Your task: According to the article on the ship cloak, in which journal were the results of Urzhumov's analysis published?

Source document:

*** Block opens ***

Duke engineers have already shown that they can “cloak” light and sound, making objects invisible — now, they have demonstrated the theoretical ability to significantly increase the efficiency of ships by tricking the surrounding water into staying still.
“Ships expend a great deal of energy pushing the water around them out of the way as they move forward,” said Yaroslav Urzhumov, assistant research professor in electrical and computer engineering at Duke’s Pratt School of Engineering. “What our cloak accomplishes is that it reduces the mass of fluid that has to be displaced to a bare minimum.
“We accomplish this by tricking the water into being perfectly still everywhere outside the cloak,” Urzhumov said. “Since the water is still, there is no shear force, and you don’t have to drag anything extra with your object. So, comparing a regular vessel and a cloak of the same size, the latter needs to push a much smaller volume of water, and that’s where the hypothesized energy efficiency comes from.”
The results of Urzhumov’s analysis were published online in the journal Physical Review Letters. The research was supported by the U.S. Office of Naval Research and a Multidisciplinary University Research Initiative (MURI) grant through the U.S. Army Research Office. Urzhumov works in the laboratory of David R. Smith, William Bevan Professor of electrical and computer engineering at Duke.
While the cloak postulated by Urzhumov differs from other cloaks designed to make objects seem invisible to light and sound, it follows the same basic principles – the use of a man-made material that can alter the normal forces of nature in new ways.

*** Block closes ***

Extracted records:
*** Block opens ***

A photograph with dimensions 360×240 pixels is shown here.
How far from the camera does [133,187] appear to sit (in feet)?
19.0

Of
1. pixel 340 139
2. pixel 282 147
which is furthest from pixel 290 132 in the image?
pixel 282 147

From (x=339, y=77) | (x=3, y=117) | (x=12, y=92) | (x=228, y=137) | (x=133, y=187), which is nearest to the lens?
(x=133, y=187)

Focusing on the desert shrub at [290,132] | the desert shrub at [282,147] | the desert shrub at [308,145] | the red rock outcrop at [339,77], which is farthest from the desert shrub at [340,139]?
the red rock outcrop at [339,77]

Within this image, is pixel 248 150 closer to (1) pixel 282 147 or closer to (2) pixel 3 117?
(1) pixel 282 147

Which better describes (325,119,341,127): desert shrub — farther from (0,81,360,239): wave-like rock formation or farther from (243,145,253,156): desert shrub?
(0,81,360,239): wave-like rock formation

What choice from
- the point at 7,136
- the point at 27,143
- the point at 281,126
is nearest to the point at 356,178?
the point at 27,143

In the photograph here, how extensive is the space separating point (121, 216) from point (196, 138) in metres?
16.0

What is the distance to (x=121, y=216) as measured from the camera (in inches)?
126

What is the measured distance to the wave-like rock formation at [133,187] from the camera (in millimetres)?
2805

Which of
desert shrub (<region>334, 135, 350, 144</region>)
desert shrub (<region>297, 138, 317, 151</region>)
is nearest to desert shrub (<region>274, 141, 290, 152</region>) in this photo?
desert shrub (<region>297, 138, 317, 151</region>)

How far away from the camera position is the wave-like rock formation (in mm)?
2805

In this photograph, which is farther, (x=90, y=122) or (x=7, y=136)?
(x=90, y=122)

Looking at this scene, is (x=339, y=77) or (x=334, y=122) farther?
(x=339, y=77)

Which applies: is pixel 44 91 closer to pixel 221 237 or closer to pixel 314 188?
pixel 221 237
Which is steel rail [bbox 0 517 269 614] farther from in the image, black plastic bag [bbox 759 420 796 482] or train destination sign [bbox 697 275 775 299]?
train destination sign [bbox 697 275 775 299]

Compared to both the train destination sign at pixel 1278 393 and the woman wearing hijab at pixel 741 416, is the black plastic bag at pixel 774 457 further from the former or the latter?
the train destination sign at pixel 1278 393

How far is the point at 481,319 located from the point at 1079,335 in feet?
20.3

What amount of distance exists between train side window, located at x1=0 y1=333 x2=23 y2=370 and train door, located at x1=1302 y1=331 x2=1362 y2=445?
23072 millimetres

*** Block closes ***
*** Block opens ***

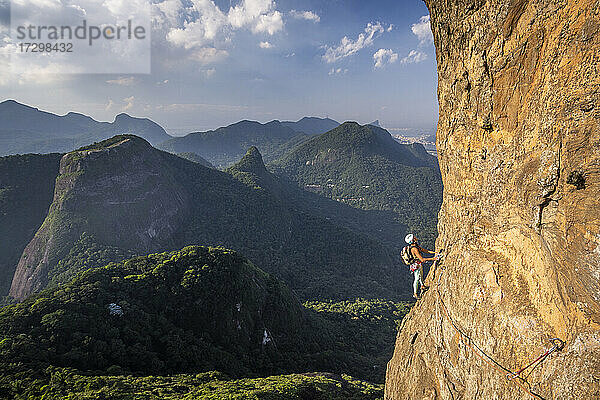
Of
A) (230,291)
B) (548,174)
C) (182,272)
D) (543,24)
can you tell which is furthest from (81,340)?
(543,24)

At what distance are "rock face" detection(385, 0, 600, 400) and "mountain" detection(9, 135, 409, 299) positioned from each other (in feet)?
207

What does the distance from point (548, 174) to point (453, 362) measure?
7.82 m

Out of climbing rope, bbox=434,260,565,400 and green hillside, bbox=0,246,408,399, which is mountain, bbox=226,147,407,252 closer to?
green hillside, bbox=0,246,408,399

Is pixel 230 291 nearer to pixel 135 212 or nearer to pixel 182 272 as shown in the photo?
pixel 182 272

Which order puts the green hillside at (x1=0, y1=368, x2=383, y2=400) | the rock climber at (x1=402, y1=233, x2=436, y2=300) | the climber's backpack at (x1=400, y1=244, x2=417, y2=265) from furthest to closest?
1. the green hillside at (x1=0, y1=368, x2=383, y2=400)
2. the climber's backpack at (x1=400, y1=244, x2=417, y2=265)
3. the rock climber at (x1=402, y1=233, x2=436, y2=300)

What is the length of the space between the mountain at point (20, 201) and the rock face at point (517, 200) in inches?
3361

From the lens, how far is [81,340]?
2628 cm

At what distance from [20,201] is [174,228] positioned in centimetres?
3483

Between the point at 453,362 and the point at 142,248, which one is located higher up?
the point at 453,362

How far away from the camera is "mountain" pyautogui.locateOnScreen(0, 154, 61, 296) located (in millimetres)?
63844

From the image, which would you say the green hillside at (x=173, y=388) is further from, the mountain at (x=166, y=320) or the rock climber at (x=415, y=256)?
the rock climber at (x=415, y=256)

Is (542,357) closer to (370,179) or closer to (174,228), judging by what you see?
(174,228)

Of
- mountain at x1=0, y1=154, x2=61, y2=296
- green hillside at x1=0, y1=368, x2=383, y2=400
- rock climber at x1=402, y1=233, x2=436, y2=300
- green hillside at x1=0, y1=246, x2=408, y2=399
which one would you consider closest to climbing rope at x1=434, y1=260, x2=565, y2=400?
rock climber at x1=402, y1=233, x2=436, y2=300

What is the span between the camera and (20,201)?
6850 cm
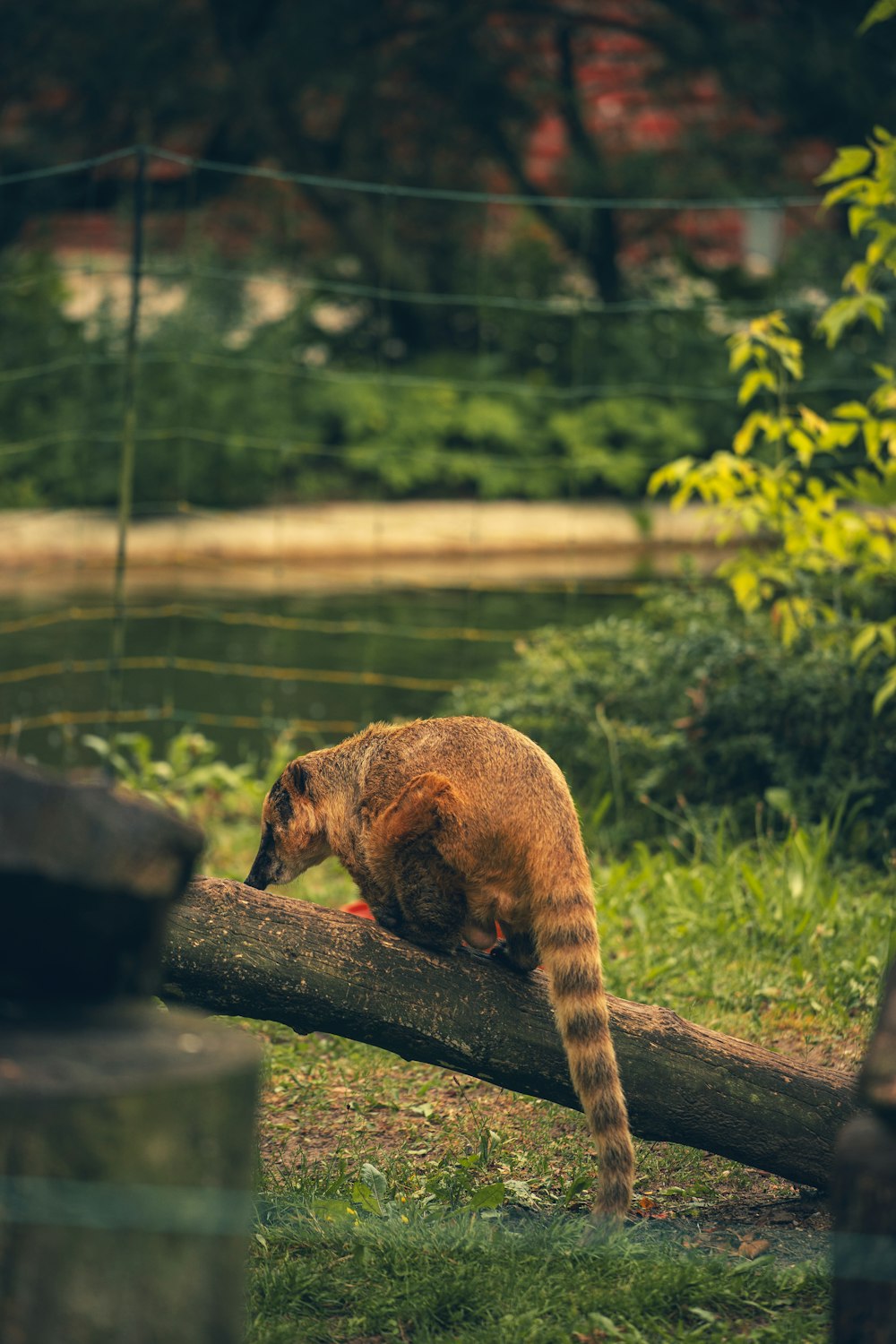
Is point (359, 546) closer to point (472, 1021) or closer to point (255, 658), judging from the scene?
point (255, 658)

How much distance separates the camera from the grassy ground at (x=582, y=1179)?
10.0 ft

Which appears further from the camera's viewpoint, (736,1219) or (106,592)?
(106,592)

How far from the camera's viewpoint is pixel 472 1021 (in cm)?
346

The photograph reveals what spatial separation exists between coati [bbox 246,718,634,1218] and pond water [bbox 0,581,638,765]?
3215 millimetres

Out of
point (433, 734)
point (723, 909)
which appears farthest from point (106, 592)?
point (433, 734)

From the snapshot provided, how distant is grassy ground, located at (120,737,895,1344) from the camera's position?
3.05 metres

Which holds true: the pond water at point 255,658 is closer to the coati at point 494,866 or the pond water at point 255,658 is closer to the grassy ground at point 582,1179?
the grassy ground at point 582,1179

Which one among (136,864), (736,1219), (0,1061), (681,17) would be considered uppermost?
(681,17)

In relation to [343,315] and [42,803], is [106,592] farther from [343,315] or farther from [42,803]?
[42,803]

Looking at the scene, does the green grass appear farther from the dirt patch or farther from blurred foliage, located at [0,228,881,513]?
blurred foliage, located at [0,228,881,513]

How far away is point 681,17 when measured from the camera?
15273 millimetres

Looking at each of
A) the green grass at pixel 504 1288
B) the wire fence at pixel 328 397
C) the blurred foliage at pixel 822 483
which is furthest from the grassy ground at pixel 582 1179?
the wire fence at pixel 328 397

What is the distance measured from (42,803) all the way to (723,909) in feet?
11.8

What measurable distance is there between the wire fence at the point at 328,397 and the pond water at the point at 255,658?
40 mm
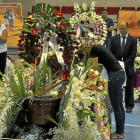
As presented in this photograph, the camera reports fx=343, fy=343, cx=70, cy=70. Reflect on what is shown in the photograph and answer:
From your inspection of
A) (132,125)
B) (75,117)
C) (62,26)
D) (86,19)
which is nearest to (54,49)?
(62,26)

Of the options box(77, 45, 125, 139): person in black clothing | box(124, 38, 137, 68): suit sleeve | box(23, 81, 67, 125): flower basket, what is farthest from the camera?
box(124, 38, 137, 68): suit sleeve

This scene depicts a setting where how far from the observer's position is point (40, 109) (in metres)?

*** Block closes ***

Solution to this task: Physical Review Letters